A paradigm shift is shaking the world of technology infrastructure. It’s the movement of APIs and services from the cloud to the edge.
Edge computing is the new kid on the block—and the definition of running compute at the edge is evolving. Edge computing can offer dramatic speed and cost efficiencies. So—when should something run at the edge versus on the cloud? Here’s how both can work together to deliver new levels of efficiency across multiple business workloads.
What is edge computing?
Edge computing refers to running functions on compute infrastructure managed by a global provider and natively distributed globally. Unlike traditional cloud computing models, where you’re essentially leasing a computer/set of computers in a managed data center, edge computing means running the same code across a managed fleet of globally distributed computers.
Today, edge-computing solutions are often best employed when your application doesn’t require much—or any “state”. Some examples of this include: serving a website and authorization APIs—services that don’t require a large database to function. Edge-computing providers bring some level of stateful services to market, including key value stores and basic storage, but these solutions are still early in availability and scale.

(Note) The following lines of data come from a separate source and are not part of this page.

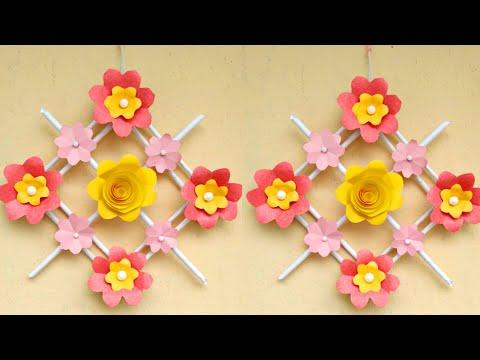 Paper Flower Wall Hanging | DIY Hanging Flower | wall Hanging Making at Home
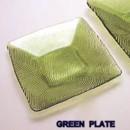 130x130 sq 1385408998144 greenglassplat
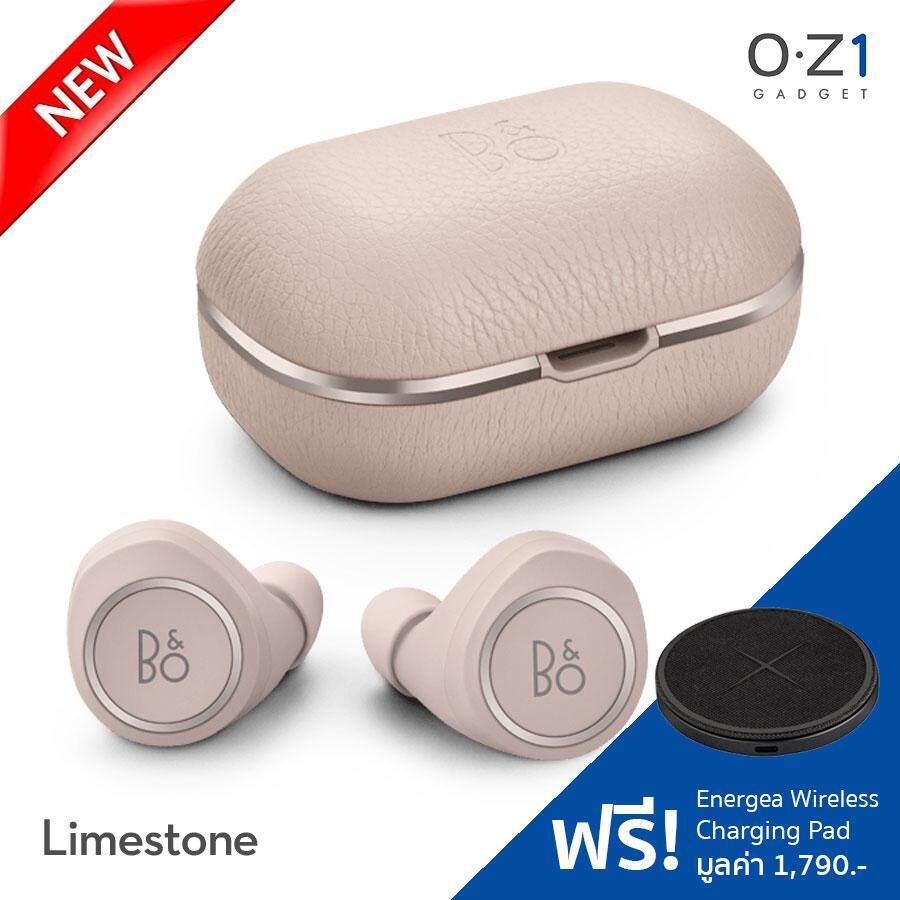 B&O Beoplay E8 2.0 หูฟังไร้สาย True Wireless – สี: Limestone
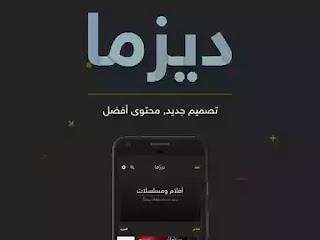 تحميل برنامج ديزما، لمشاهدة وتنزيل الافلام والمسلسلات العربية والاجنبية، وحلقات الانمي المترجم بدقة عالية مجانا للاندرويد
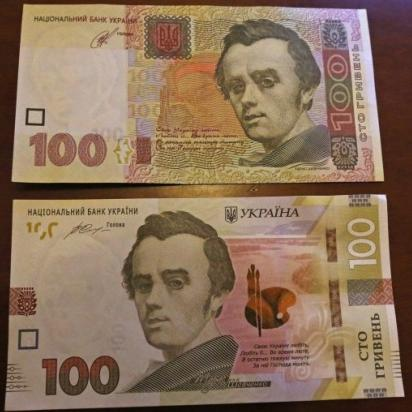 Обновленные 100 грн. (внизу) в сравнении с банкнотой предыдущего образца.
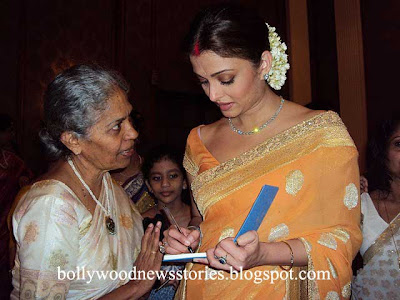 Latest News: Pictures of Aishwarya Rai at Sister-in-Law Shrima ...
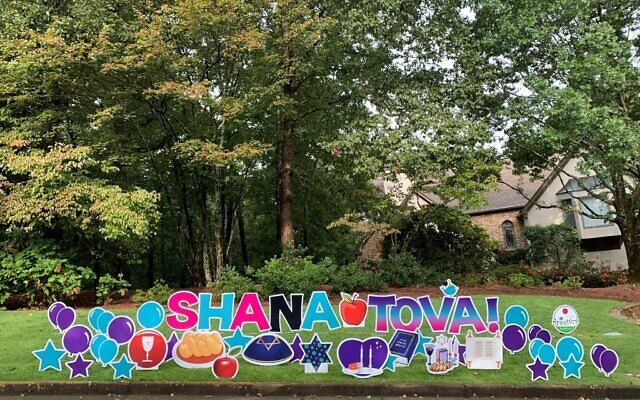 "A ""Shana Tova"" sign by Sign Greeters."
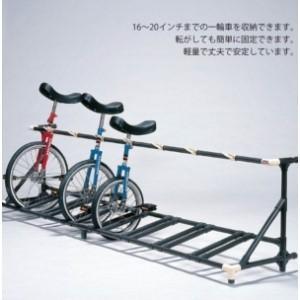 一輪車スタンド 片面式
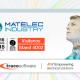 Trace Software International participará en la feria Matelec Industry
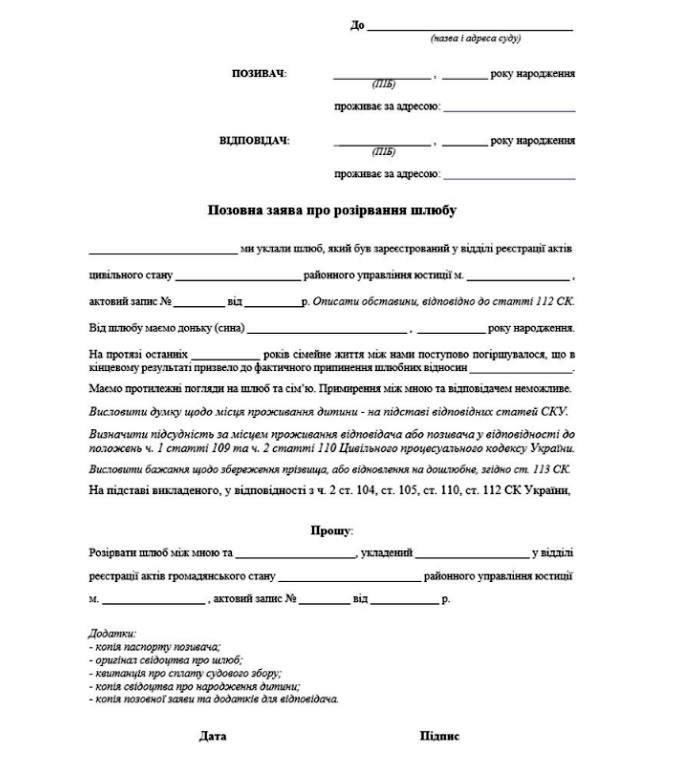 Образец заявления на развод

Where does the cloud remain strong?
Because of the lack of state at the edge, applications requiring large databases or significant storage are still best run at cloud computing centers. Database-as-a-service providers and large-scale storage systems such as S3 remain in the cloud.
As edge computing grows in adoption, expect to see storage systems blending centralized cloud computing systems and edge-available caches and endpoints. However, the future for big iron databases points to a longer staying power in the cloud, as edge-computing providers continue to focus on “scale-out/low-cost” compute versus the high-performance computing and memory needs of databases.
Best of both worlds
For example, we operate a number of edge-enabled APIs that provide for fast, geographically close services to customers. Prior to the move to the edge, all of these services lived on the cloud natively and we operated three major cloud regions: U.S., Europe, and Asia. Our code ran on servers in Iowa, Germany and Tokyo. This ensured tour customers received fast responses, no matter their location.
When APIs run in more than 300 regions—all generally within a few dozen milliseconds from customers, adopting an edge-enabled solution can increase your global reach by 100x in a matter of weeks. But that said, core database systems should remain cloud-native. Things like edge APIs to provide for data collection can provide meaningful speedups and cost savings, but this edge collected data should funnel back to central cloud locations for analysis. By combining the distributed edge-powered API capture points (and fast local responses) with the tried and true workflow of a centralized cloud-based data analysis system we can see the benefits of combining both architectures and get a solution that performs better than either approach alone.
Economics drove the adoption—not the technology. In other words, changes in the technology landscape came about because of the economics they offer—not the innovation behind the product. When cloud computing arrived on the scene, the economic advantage was obvious—swap high up-front investments in your own server and network infrastructures for zero up front. Best of all, on-demand leases of compute power can be paid with a credit card.
When it comes to edge computing, we see similar economic staying power for some applications. Cloud computing companies buy server and data center infrastructure in bulk to support resales as capacity, while edge platforms, like content delivery networks (CDNs), use edge computing to drive additional value on their existing infrastructure. This then lowers the cost required to provide compute services to customers.
CDNs are essentially simple servers that hold copies of data. They look up requests for this data (CPU) and then return the data to the user. Free CPU cycles are available throughout the day—most retrieve and transmit actions requiring less CPU power than, say, running a full database engine. CDN companies are able to further monetize their existing capacity with serverless models—this allows for meaningful economic impacts downstream.
Cloud-based bandwidth costs can increase by ~6x—but they’re not even a factor in edge-native pricing. Edgemesh operates ~2 billion requests per month all around the world. This translates to cost savings of 72% a month for edge native versus cloud-native. That’s in addition to the dramatically lower management costs (no servers to monitor), rapid global scale (code runs near users automatically), and simplified billing.
All in all? The edge-native model is compelling from a simplicity and economics perspective for startups looking to offer low-cost solutions on a global scale. No servers. There are no regions to pay for. Just on-demand functions running and scaling around the globe. All of which are paid for with a credit card.